Figure 5. M2 Causes Membrane Budding in vivo

(A) 293T cells were transfected with M2 or M2(AH-Mut) expression plasmids and 24 h post-transfection the supernatant was harvested, concentrated, and M2 content was analyzed by western blot as compared to whole cell lysates. Values indicate average +/− standard deviation of the percentage of M2 found in the supernatant and calculated from a minimum of three repeats. M2-low indicates cells transfected with a 4-fold reduction of DNA to provide comparable M2 expression levels to that of M2(AH-Mut). The vertical line indicates separate blots. (B) Concentrated supernatant from Fig. 5a was analyzed by electron microscopy. Scale bars indicate 100 nm. The inset is an enlargement of a 100nm square region of the panel below.

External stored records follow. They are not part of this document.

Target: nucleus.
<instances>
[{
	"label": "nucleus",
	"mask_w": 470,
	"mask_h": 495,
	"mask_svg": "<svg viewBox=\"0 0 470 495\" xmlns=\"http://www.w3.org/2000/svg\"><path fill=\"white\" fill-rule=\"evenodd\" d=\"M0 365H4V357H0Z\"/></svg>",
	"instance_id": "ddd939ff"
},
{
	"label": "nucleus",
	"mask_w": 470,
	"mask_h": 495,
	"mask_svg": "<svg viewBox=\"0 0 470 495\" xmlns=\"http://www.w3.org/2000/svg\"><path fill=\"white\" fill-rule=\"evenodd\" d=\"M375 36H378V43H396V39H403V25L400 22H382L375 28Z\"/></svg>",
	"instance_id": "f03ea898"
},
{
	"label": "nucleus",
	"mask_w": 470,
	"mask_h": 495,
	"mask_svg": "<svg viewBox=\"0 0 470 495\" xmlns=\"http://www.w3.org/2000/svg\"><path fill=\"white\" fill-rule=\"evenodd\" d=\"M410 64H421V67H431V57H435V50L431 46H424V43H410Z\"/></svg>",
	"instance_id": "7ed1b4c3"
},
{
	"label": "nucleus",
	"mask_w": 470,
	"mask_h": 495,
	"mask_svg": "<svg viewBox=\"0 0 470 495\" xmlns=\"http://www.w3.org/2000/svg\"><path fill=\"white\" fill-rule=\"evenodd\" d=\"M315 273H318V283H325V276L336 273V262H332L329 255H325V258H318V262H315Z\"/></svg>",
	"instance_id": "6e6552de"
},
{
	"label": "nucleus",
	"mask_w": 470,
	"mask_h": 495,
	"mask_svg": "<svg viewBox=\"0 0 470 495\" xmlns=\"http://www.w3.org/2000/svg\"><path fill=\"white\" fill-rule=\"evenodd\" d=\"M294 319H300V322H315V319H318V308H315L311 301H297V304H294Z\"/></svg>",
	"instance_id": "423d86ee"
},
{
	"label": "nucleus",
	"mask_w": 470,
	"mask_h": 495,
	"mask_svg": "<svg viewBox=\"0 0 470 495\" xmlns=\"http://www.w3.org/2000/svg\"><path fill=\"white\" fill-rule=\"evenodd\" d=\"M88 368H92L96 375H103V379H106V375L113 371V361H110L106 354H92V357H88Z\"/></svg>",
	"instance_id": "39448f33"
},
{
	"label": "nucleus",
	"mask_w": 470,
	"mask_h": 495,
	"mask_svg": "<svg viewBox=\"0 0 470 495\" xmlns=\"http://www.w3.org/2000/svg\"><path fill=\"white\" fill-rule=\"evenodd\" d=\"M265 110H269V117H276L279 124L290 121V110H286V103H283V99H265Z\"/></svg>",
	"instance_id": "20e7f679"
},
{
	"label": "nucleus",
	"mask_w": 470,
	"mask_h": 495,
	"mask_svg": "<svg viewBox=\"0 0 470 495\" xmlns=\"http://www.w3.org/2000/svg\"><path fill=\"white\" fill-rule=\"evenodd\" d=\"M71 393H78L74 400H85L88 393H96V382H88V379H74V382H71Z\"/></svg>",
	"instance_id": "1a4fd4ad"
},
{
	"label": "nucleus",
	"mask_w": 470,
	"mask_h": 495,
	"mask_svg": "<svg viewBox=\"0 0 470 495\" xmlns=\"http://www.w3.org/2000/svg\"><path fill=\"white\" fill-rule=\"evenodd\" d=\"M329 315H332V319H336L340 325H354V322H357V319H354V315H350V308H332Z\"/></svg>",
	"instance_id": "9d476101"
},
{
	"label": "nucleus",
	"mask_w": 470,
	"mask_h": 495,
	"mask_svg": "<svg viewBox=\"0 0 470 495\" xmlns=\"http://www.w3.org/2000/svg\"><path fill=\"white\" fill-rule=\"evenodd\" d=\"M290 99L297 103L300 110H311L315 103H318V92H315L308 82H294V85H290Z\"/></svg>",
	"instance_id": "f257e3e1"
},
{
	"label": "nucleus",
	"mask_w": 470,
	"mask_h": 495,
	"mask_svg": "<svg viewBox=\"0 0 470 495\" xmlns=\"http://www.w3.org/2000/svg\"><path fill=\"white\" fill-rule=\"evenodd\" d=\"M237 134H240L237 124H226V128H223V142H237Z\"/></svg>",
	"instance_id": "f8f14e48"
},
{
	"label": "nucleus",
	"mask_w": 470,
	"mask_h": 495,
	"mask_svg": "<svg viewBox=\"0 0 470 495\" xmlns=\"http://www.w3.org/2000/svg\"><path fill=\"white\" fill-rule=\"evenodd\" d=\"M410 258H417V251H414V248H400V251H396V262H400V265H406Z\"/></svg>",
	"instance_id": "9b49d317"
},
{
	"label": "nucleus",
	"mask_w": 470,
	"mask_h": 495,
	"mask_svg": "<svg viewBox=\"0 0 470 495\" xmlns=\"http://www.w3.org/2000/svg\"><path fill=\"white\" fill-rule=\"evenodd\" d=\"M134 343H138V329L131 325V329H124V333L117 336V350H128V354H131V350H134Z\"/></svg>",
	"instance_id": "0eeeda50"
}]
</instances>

Figure 6. M2 Localizes to the Neck of Budding Virions

MDCK cells were infected with an MOI of 3 pfu/cell of A/Udorn/72 for 18 h. (A) Virus-infected cells were fixed and processed for immunofluorescent detection of HA (shown in green) and M2 (shown in red). (B) Magnification of images shown in Fig. 6a. Scale bars indicate 10 μm. (C) Virus-infected cells were stained for M2 via immuno-gold labeling and thin sections were analyzed by electron microscopy. (D) Magnification of images shown in Fig. 6c. Scale bars indicate 100 nm. Arrows indicate M2 foci at sites of virus budding. See also Fig. S6.

Figure 7. The M2 Amphipathic Helix is Necessary for Membrane Scission and Virion Release

MDCK cells were infected with an MOI of 3 pfu/cell of (A) A/Udorn/72, (A-C) A/Udorn/72 M2(AH-Mut) or (D) A/Udorn/72-ΔM2 for 18 h and thin sections were analyzed by electron microscopy. M2 was detected via immunogold labeling in (B). Arrows indicate foci of M2 at points of failed membrane scission. Scale bars indicate 100 nm.